§ **WHAT TO PRODUCE**
Rewrite the items starting at the line that contains "Which would be lowest among" and ending at the line that contains "How far is point" as a numbered list, with blank lines left out.

(Rows from a dataset)
(begin)
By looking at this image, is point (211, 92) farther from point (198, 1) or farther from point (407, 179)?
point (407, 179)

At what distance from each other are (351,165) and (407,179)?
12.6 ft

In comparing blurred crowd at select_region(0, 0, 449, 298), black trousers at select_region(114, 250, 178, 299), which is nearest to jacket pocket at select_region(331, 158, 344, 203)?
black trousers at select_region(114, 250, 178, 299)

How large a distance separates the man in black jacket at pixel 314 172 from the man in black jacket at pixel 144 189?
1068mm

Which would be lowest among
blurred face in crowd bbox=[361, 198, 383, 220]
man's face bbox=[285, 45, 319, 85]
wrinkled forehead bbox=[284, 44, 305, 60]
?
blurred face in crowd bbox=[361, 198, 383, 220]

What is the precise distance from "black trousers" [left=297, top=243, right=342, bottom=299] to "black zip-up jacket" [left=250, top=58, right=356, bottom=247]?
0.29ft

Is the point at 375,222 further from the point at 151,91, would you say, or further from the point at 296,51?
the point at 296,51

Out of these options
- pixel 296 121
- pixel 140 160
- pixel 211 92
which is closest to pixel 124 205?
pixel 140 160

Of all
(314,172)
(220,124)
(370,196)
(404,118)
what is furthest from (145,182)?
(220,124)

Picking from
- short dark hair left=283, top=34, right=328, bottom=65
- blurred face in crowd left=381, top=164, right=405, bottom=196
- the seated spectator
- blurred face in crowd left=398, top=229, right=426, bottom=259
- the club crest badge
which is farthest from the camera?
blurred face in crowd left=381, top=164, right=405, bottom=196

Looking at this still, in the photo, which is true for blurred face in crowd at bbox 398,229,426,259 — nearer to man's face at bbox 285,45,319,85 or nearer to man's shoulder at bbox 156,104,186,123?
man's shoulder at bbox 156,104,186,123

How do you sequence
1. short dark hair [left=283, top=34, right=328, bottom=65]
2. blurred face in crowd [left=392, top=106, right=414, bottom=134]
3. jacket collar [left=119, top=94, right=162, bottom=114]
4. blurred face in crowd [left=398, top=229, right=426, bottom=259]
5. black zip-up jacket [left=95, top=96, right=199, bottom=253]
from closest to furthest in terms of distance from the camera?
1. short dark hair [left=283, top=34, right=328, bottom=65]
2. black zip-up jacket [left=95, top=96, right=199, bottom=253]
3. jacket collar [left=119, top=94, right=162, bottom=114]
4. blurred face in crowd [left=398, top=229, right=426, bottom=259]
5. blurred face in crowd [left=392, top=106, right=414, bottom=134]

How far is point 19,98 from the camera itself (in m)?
(end)
(begin)
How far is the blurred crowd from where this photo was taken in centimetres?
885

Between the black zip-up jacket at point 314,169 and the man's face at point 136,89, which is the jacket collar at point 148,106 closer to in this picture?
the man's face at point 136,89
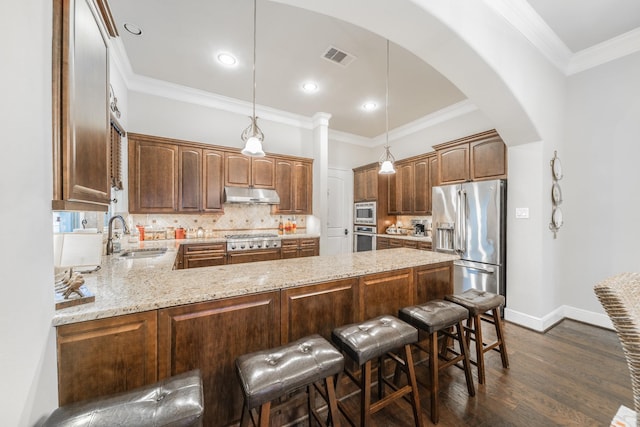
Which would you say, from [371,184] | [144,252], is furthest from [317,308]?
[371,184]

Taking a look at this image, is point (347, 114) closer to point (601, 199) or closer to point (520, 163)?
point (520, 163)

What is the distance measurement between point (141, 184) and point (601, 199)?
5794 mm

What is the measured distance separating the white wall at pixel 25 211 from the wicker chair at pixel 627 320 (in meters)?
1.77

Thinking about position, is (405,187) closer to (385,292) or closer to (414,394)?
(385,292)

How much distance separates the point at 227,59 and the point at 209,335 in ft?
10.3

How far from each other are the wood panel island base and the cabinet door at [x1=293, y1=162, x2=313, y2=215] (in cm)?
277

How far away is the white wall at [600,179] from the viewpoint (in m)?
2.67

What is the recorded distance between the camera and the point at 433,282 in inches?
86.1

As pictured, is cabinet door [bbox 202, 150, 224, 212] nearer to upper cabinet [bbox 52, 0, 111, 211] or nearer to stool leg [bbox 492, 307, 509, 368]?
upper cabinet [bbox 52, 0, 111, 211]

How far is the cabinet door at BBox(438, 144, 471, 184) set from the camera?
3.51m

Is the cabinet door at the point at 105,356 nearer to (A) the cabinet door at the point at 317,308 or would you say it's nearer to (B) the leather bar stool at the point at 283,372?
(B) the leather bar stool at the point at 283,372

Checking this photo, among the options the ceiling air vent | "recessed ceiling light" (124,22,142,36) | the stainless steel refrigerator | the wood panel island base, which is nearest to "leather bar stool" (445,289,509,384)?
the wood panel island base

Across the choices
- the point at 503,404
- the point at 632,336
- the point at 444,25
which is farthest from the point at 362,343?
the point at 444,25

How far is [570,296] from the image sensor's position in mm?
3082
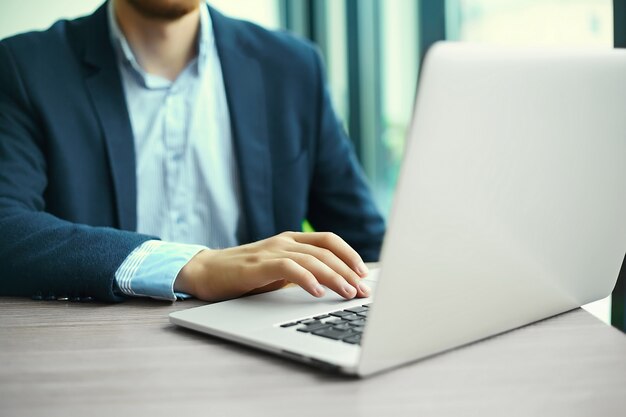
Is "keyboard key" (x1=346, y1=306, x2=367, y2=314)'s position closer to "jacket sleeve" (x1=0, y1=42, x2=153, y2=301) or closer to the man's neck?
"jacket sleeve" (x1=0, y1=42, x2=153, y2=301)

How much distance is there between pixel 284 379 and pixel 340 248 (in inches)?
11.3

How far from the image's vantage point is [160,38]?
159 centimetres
(end)
§ **ANSWER TO THIS PROBLEM**
1. Which would be lowest among
2. blurred face in crowd bbox=[361, 198, 383, 220]
3. man's face bbox=[285, 45, 319, 85]
4. wrinkled forehead bbox=[284, 44, 305, 60]
5. ?
6. blurred face in crowd bbox=[361, 198, 383, 220]
7. What is the precise distance from "black trousers" [left=297, top=243, right=342, bottom=299] to "black zip-up jacket" [left=250, top=58, right=356, bottom=247]?
8. 0.29ft
9. Is the point at 375,222 further from the point at 151,91, would you say, or further from the point at 296,51?
10. the point at 296,51
11. Out of these options
12. - pixel 296 121
13. - pixel 140 160
14. - pixel 211 92
15. which is closest to pixel 124 205?
16. pixel 140 160
17. Of all
18. (314,172)
19. (220,124)
20. (370,196)
21. (404,118)
22. what is furthest from (145,182)?
23. (220,124)
24. Picking from
25. - short dark hair left=283, top=34, right=328, bottom=65
26. - blurred face in crowd left=381, top=164, right=405, bottom=196
27. - the seated spectator
28. - blurred face in crowd left=398, top=229, right=426, bottom=259
29. - the club crest badge
30. which is farthest from the camera?
31. blurred face in crowd left=381, top=164, right=405, bottom=196
32. Looking at this still, in the photo, which is true for blurred face in crowd at bbox 398,229,426,259 — nearer to man's face at bbox 285,45,319,85 or nearer to man's shoulder at bbox 156,104,186,123?
33. man's shoulder at bbox 156,104,186,123
34. How do you sequence
35. 1. short dark hair [left=283, top=34, right=328, bottom=65]
36. 2. blurred face in crowd [left=392, top=106, right=414, bottom=134]
37. 3. jacket collar [left=119, top=94, right=162, bottom=114]
38. 4. blurred face in crowd [left=398, top=229, right=426, bottom=259]
39. 5. black zip-up jacket [left=95, top=96, right=199, bottom=253]
40. from closest to furthest in terms of distance from the camera?
41. 1. short dark hair [left=283, top=34, right=328, bottom=65]
42. 2. black zip-up jacket [left=95, top=96, right=199, bottom=253]
43. 3. jacket collar [left=119, top=94, right=162, bottom=114]
44. 4. blurred face in crowd [left=398, top=229, right=426, bottom=259]
45. 5. blurred face in crowd [left=392, top=106, right=414, bottom=134]
46. How far is point 19,98 from the camera itself (in m)?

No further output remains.